Ralph, having said what he had come to say, seized the chance to escape when the butler came in to announce that one of William’s captains would like a word with him. William frowned to himself, thinking that an intrusion of this kind could only mean bad news; but Captain Richards was apologetic. His ship had returned to Portishead the previous day from the Californian coast. He had already made his report to William and handed over the log and all the documents relating to the cargo. Now he confessed that he had forgotten at the same time to perform one more personal commission. He held out a letter, folded and sealed.

‘Locked this in my box for safe keeping, sir,’ he said. ‘Went out of my mind till I was home last night. Gentleman in San Francisco asked me to do him the favour of setting it on its way.’

William looked at the inscription. The letter was addressed to Miss Margaret Lorimer.

‘I’ll see to it,’ he said; and then added casually, ‘What sort of a gentleman?’

‘Difficult to say. Strange kind of clothes they wear in San Francisco. Run into someone looking like a tramp, and you find he owns a gold mine. See another fellow dressed fit to meet the Queen and you’re warned that he lives on his card-playing. Not rich, not poor, this one, I’d say. Respectable tradesman, perhaps, neat and tidy. A good-looking young man, that I do remember. About your own age, I’d guess, Mr Lorimer.’

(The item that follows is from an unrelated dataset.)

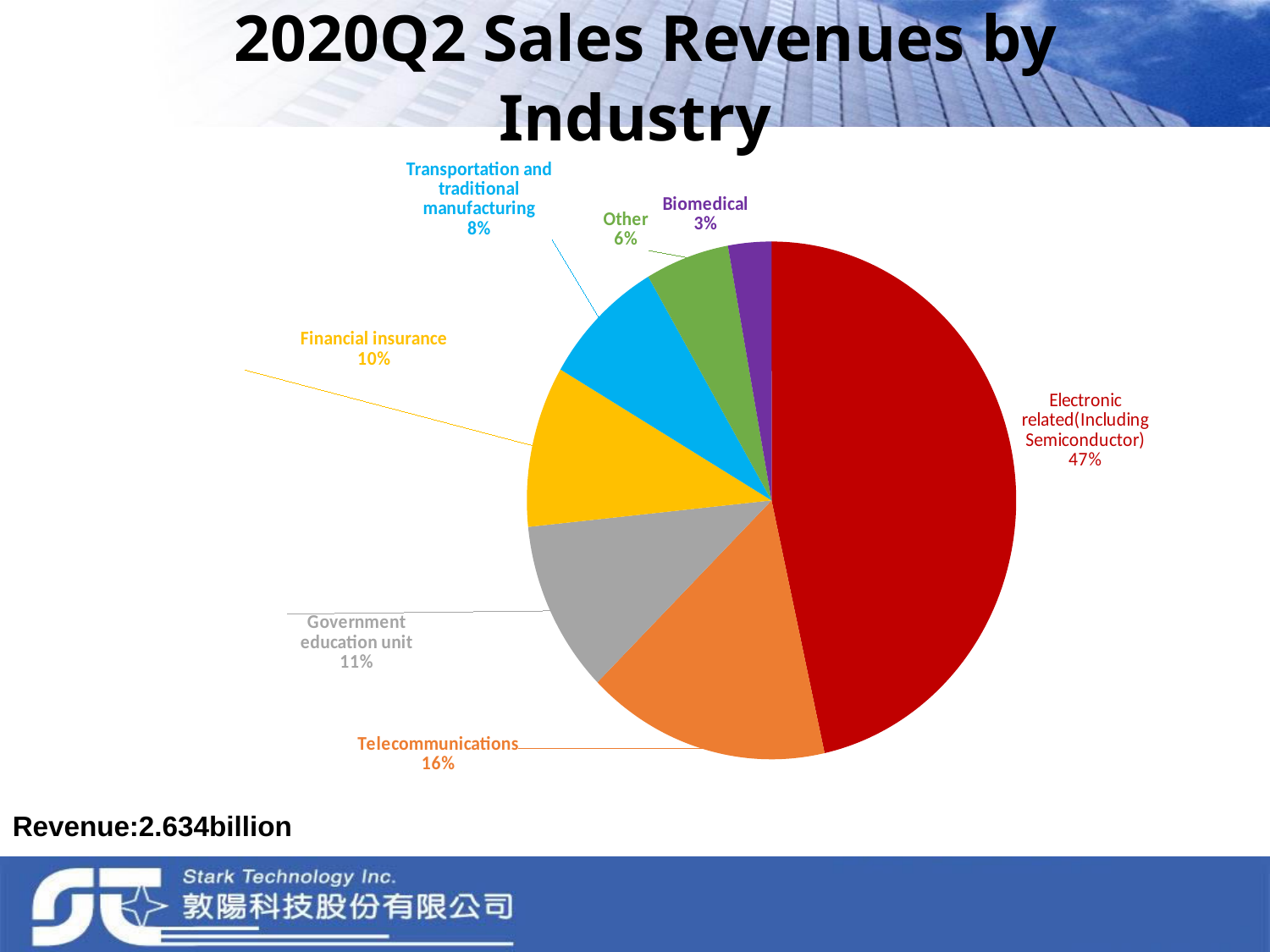
What is the difference in share between Telecommunications and Financial insurance? 6% What share of 2020Q2 sales revenues comes from Financial insurance? 10% What kind of chart is shown on the slide? pie chart What share of 2020Q2 sales revenues comes from Government education unit? 11% What share of 2020Q2 sales revenues comes from Transportation and traditional manufacturing? 8% How many industry slices does the pie chart have? 7 Which has a larger share, Government education unit or Other? Government education unit Which industry has the smallest share of 2020Q2 sales revenues? Biomedical Which industry has the largest share of 2020Q2 sales revenues? Electronic related(Including Semiconductor)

‘Did he ask you any questions about Miss Lorimer? Whether she still lived in Bristol, for example?’

‘That very question, yes. So I told him as she’d gone off to London and I didn’t know where, but I would give this to you.’

‘Thank you,’ said William. He studied the inscription carefully for a moment and then tucked the letter into an inside pocket. None of his questions had really been necessary; nor was his identification of the handwriting. There were a good many people in San Franciso who might have reason to communicate with William Lorimer in the way of business. But there was only one man there who would address a letter to Margaret.

William bit his lower lip in annoyance as he considered what to do. He had hoped that the Lorimers might have heard the last of David Gregson.